Tuesday, February 4, 2014

THE KINGDOMS

When I occasionally recall a boy saying, years ago, as he stared at an ant colony display, “There’s a whole kingdom here!”, it always reminds me that there are kingdoms everywhere. Truly, this universe is a place of kingdoms – of realms and regions more fanciful than those in fairytales. Today I happen to be surrounded by the kingdom of snowflakes, and tonight, perhaps, it will be the kingdom of stars and a sliver of moon. There are even kingdoms inside the toast and coffee I had for breakfast this morning – intricate kingdoms ruled by tiny but mighty molecules. Today, when my wife and I talk together, we will enter the empire of ideas, perhaps the grandest of all kingdoms. We will travel from thought to thought like searchers among the stars and planets, scouts in the far-flung territories of the mind.
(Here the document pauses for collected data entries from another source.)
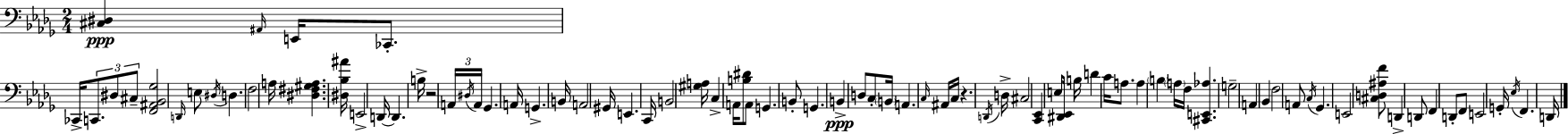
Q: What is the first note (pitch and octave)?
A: A#2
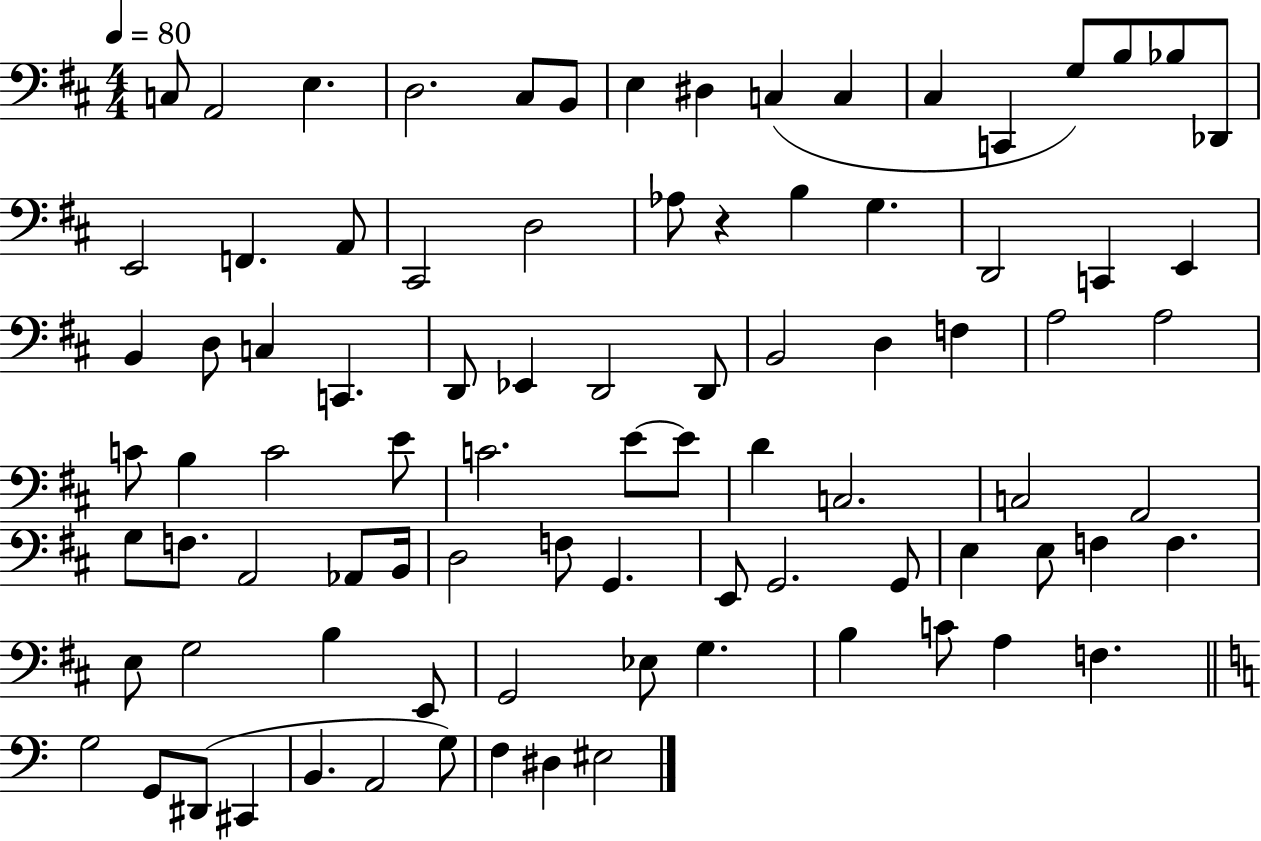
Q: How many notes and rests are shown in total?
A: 88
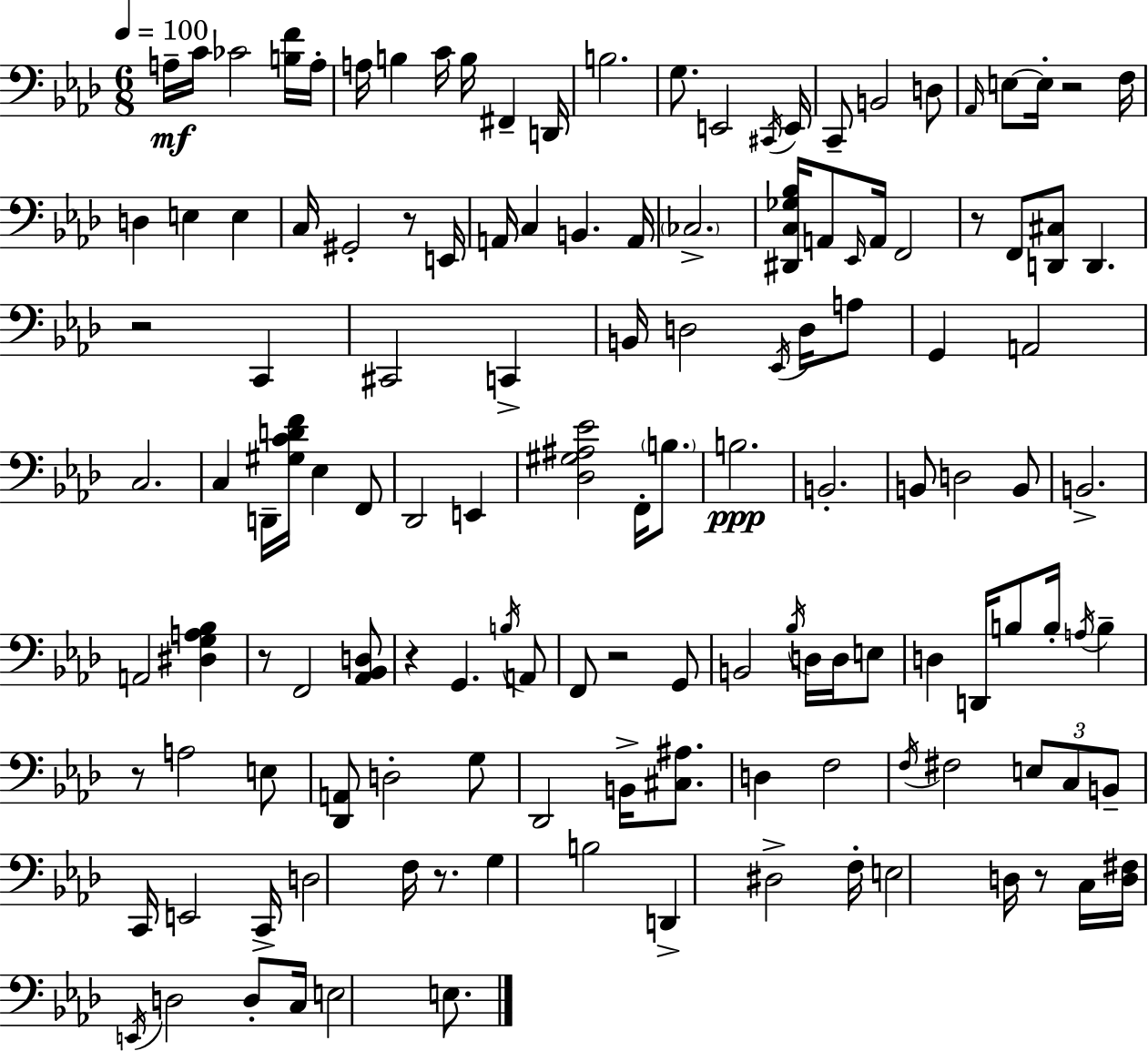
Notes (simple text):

A3/s C4/s CES4/h [B3,F4]/s A3/s A3/s B3/q C4/s B3/s F#2/q D2/s B3/h. G3/e. E2/h C#2/s E2/s C2/e B2/h D3/e Ab2/s E3/e E3/s R/h F3/s D3/q E3/q E3/q C3/s G#2/h R/e E2/s A2/s C3/q B2/q. A2/s CES3/h. [D#2,C3,Gb3,Bb3]/s A2/e Eb2/s A2/s F2/h R/e F2/e [D2,C#3]/e D2/q. R/h C2/q C#2/h C2/q B2/s D3/h Eb2/s D3/s A3/e G2/q A2/h C3/h. C3/q D2/s [G#3,C4,D4,F4]/s Eb3/q F2/e Db2/h E2/q [Db3,G#3,A#3,Eb4]/h F2/s B3/e. B3/h. B2/h. B2/e D3/h B2/e B2/h. A2/h [D#3,G3,A3,Bb3]/q R/e F2/h [Ab2,Bb2,D3]/e R/q G2/q. B3/s A2/e F2/e R/h G2/e B2/h Bb3/s D3/s D3/s E3/e D3/q D2/s B3/e B3/s A3/s B3/q R/e A3/h E3/e [Db2,A2]/e D3/h G3/e Db2/h B2/s [C#3,A#3]/e. D3/q F3/h F3/s F#3/h E3/e C3/e B2/e C2/s E2/h C2/s D3/h F3/s R/e. G3/q B3/h D2/q D#3/h F3/s E3/h D3/s R/e C3/s [D3,F#3]/s E2/s D3/h D3/e C3/s E3/h E3/e.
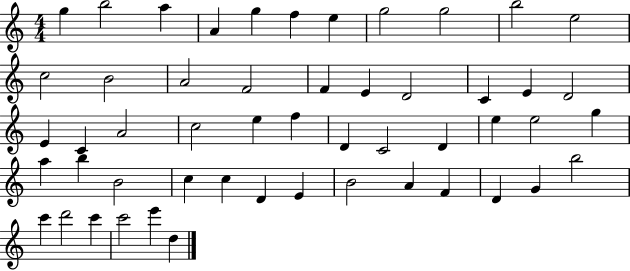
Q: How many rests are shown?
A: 0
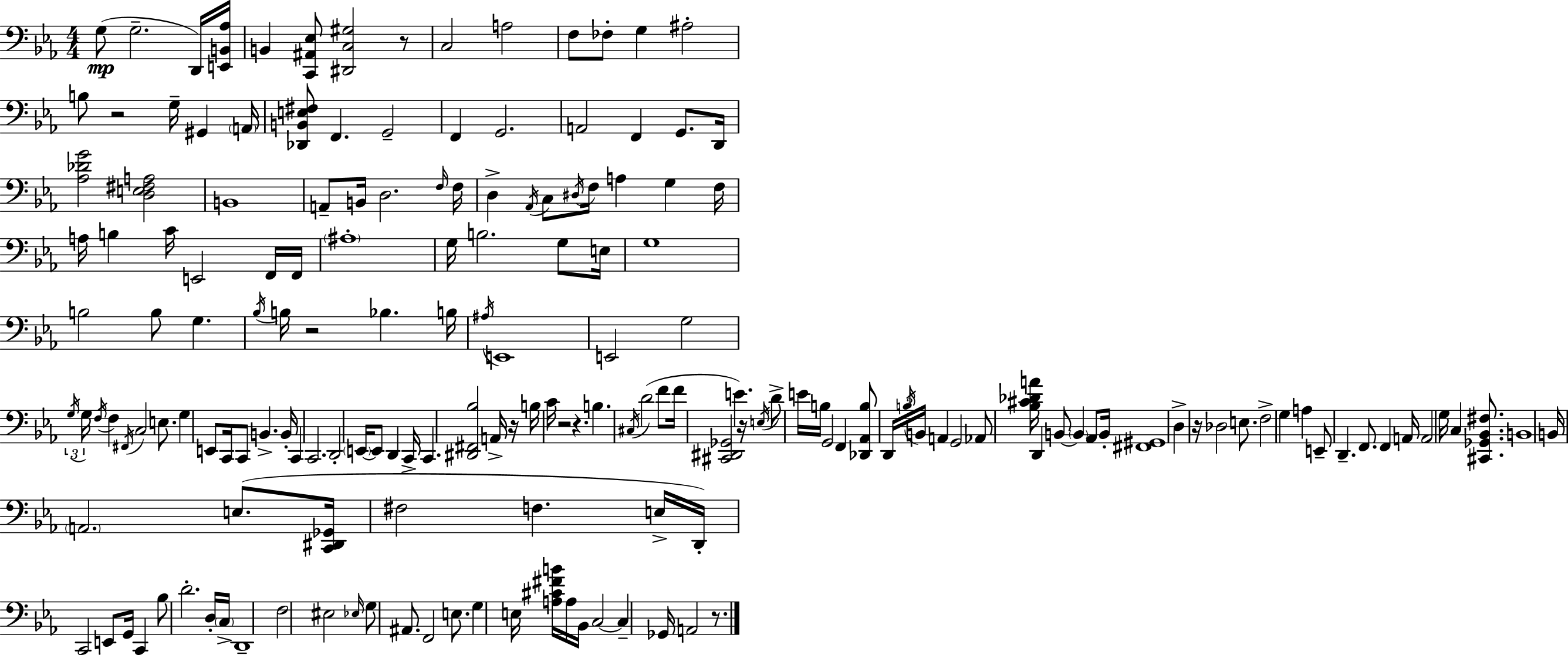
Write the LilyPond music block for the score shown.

{
  \clef bass
  \numericTimeSignature
  \time 4/4
  \key c \minor
  \repeat volta 2 { g8(\mp g2.-- d,16) <e, b, aes>16 | b,4 <c, ais, ees>8 <dis, c gis>2 r8 | c2 a2 | f8 fes8-. g4 ais2-. | \break b8 r2 g16-- gis,4 \parenthesize a,16 | <des, b, e fis>8 f,4. g,2-- | f,4 g,2. | a,2 f,4 g,8. d,16 | \break <aes des' g'>2 <d e fis a>2 | b,1 | a,8-- b,16 d2. \grace { f16 } | f16 d4-> \acciaccatura { aes,16 } c8 \acciaccatura { dis16 } f16 a4 g4 | \break f16 a16 b4 c'16 e,2 | f,16 f,16 \parenthesize ais1-. | g16 b2. | g8 e16 g1 | \break b2 b8 g4. | \acciaccatura { bes16 } b16 r2 bes4. | b16 \acciaccatura { ais16 } e,1 | e,2 g2 | \break \tuplet 3/2 { \acciaccatura { g16 } g16 \acciaccatura { f16 } } f4 \acciaccatura { fis,16 } c2 | e8. g4 e,8 c,16 c,8 | b,4.-> b,16-. c,4 c,2. | d,2-. | \break \parenthesize e,16~~ e,8 d,4 c,16-> c,4. <dis, fis, bes>2 | a,16-> r16 b16 c'16 r2 | r4. b4. \acciaccatura { cis16 }( d'2 | f'8 f'16 <cis, dis, ges,>2 | \break e'4.) r16 \acciaccatura { e16 } d'8-> e'16 b16 g,2 | f,4 <des, aes, b>8 \tuplet 3/2 { d,16 \acciaccatura { b16 } b,16 } a,4 | g,2 aes,8 <bes cis' des' a'>16 d,4 | b,8~~ \parenthesize b,4 aes,8 b,16-. <fis, gis,>1 | \break d4-> r16 | des2 e8. f2-> | g4 a4 e,8-- d,4.-- | f,8. f,4 a,16 a,2 | \break g16 c4 <cis, ges, bes, fis>8. b,1 | b,16 \parenthesize a,2. | e8.( <c, dis, ges,>16 fis2 | f4. e16-> d,16-.) c,2 | \break e,8 g,16 c,4 bes8 d'2.-. | d16-. \parenthesize c16-> d,1-- | f2 | eis2 \grace { ees16 } g8 ais,8. | \break f,2 e8. g4 | e16 <a cis' fis' b'>16 a16 bes,16 c2~~ c4-- | ges,16 a,2 r8. } \bar "|."
}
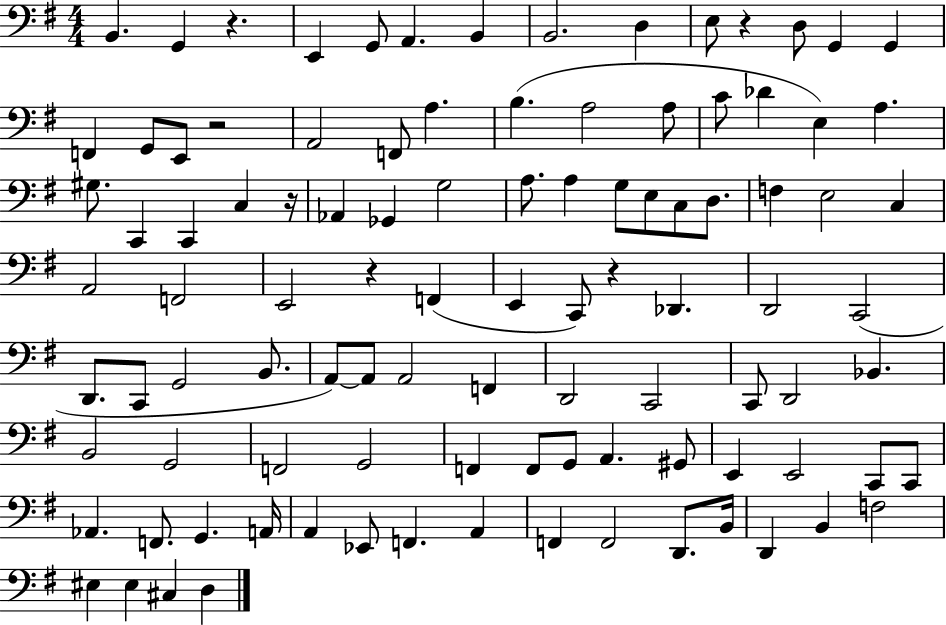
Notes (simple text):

B2/q. G2/q R/q. E2/q G2/e A2/q. B2/q B2/h. D3/q E3/e R/q D3/e G2/q G2/q F2/q G2/e E2/e R/h A2/h F2/e A3/q. B3/q. A3/h A3/e C4/e Db4/q E3/q A3/q. G#3/e. C2/q C2/q C3/q R/s Ab2/q Gb2/q G3/h A3/e. A3/q G3/e E3/e C3/e D3/e. F3/q E3/h C3/q A2/h F2/h E2/h R/q F2/q E2/q C2/e R/q Db2/q. D2/h C2/h D2/e. C2/e G2/h B2/e. A2/e A2/e A2/h F2/q D2/h C2/h C2/e D2/h Bb2/q. B2/h G2/h F2/h G2/h F2/q F2/e G2/e A2/q. G#2/e E2/q E2/h C2/e C2/e Ab2/q. F2/e. G2/q. A2/s A2/q Eb2/e F2/q. A2/q F2/q F2/h D2/e. B2/s D2/q B2/q F3/h EIS3/q EIS3/q C#3/q D3/q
We’ll seem to be sitting on the couch having a simple conversation, but we’ll actually be far off – and happily so – in the vast and sovereign state of ideas.    

Monday, February 3, 2014

STAYING CALM

She [stays] calm, whatsoever storms
"Heading Home", oil,
by Kelley MacDonald
 May shake the world.”
-- Alfred, Lord Tennyson, “Idylls of the King”


     Sailing with my dad years ago, I understood what Tennyson meant when he wrote these lines. Dad was as calm in high seas as he was when the winds were softly wafting us along. He seemed to understand that nature knows only calmness, even when storms are swirling. I think he saw serenity in every aspect of nature – in whirling waves as well as in smooth seas – and a similar serenity seemed to spread out from inside him when he was sailing. I recall seeing a strange poise, an almost blissful stillness, in his face as he steered his small sailboat in rough weather. Perhaps he smiled in storms because he sensed the gentleness inside the winds, the secret quietness and lightness in the lifting and falling of the waves. I saw it in him, too – the mildness with which he maneuvered the boat, the almost neighborly way he met the strong winds and waves. Dad’s long gone, but I still feel his calmness, his ability to be quietly brave no matter what -- and I’m still trying to learn it from him.  

Sunday, February 2, 2014

TWO OLD DOGS


 
"Old Guard", acrylic,
by John K. Harrell
 I once knew an old dog who was both brave and benevolent. He could be bold, but when someone needed a little canine comfort, he was as soft as April days. This feisty but affectionate mutt threw himself at all threats, but sat down in silence beside lonesome folks. I was thinking of him recently when I needed both the nerve to stand up to negativity and the kindliness to console someone. It’s not easy to be a fighter against cynicism and also a comforting friend, but if that old dog could do it, so, perhaps, can this one.  

Saturday, February 1, 2014

MOUNTAINS FULL OF HORSES


  When I feel fearful, I often think of an old story about a guy who thought he was surrounded by enemies, but then a friend said the mountains around him were not full of enemies, but rather of friendly horses and riders ready to help. I need to see those horses clearly – to see that life is way more full of friendship and assistance than hostility and restraint. Support always surrounds me, not hindrance. Like the guy in the story, I need to open my eyes in a new way and know the peace and safety that always encircles me.